═════ Text section ═════
Forget about all the more complex math symbols for now, because you don’t need them.
The basics are super simple. Data, represented by x0, travels through the connections between the neurons. The strength of the connections are represented by their weights (w0x0, w1x1, etc). If the signal is strong enough, it fires the neuron via its “activation function” and makes the neuron “active.”
Here is an example of a three layer deep neural net:
By activating some neurons and not others and by strengthening the connections between neurons, the system learns what’s important about the world and what’s not.
Building and Training a Neural Network
Let’s take a deeper look at deep learning and write some code as we go. All the code is available on my Github here.
The essential characteristics of the system are:
- Training
- Input data
- Layers
- Weights
- Targets
- Loss function
- Optimizer function
- Predictions
Training
Training is how we teach a neural network what we want it to learn. It follows a simple five step process:
- Create a training data set, which we will call x and load its labels as targets y
- Feed the x data forward through the network with the result being predictions y’
- Figure out the “loss” of the network, which is the difference between the predictions y’ and the correct targets y
- Compute the “gradient” of the loss (l) and which tells us how fast we’re moving towards or away from the correct targets
- Adjust the weights of the network in the opposite direction of the gradient and go back to step two to try again
Input Data
In this case the input data to a DCNN is a bunch of images. The more images the better. Unlike people, computers need a lot of examples to learn how to classify them. AI researchers are working on ways to learn with a lot less data but that’s still a cutting edge problem.
A famous example is the ImageNet data set. It consists of lots of hand labeled images. In other words, they crowd sourced the humans to use their built in neural nets to look at all the images and provide meaning to the data. People uploaded their photos and labeled it with tags, like “dog”, or a specific type of dog like a “Beagle.”
═════ Source data ═════
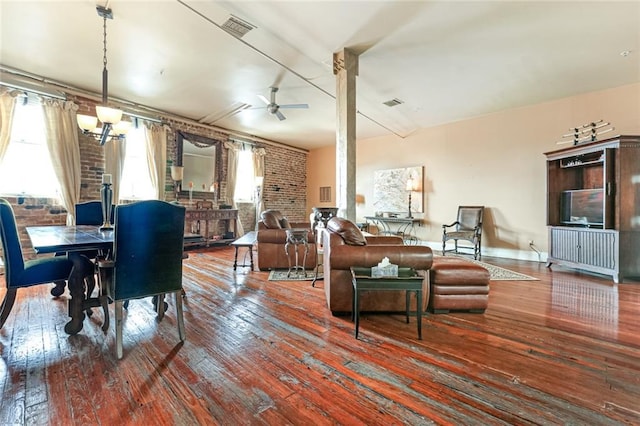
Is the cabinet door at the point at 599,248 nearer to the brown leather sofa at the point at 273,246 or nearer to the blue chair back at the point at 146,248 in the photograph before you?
═════
> **What this task involves**: Can you sum up the neural network text above in three sentences?

> **Exercise response**: Data travels through connections between neurons whose strength is given by weights, and a strong enough signal fires a neuron through its activation function, which is how the system learns what's important about the world. Training follows five steps: create a training set x with targets y, feed x forward to get predictions y', find the loss between y' and y, compute the gradient of that loss, and adjust the weights opposite the gradient before trying again. The input data to a DCNN is a large number of images, because computers need many examples to learn to classify, and the ImageNet data set is a famous collection of hand-labeled images.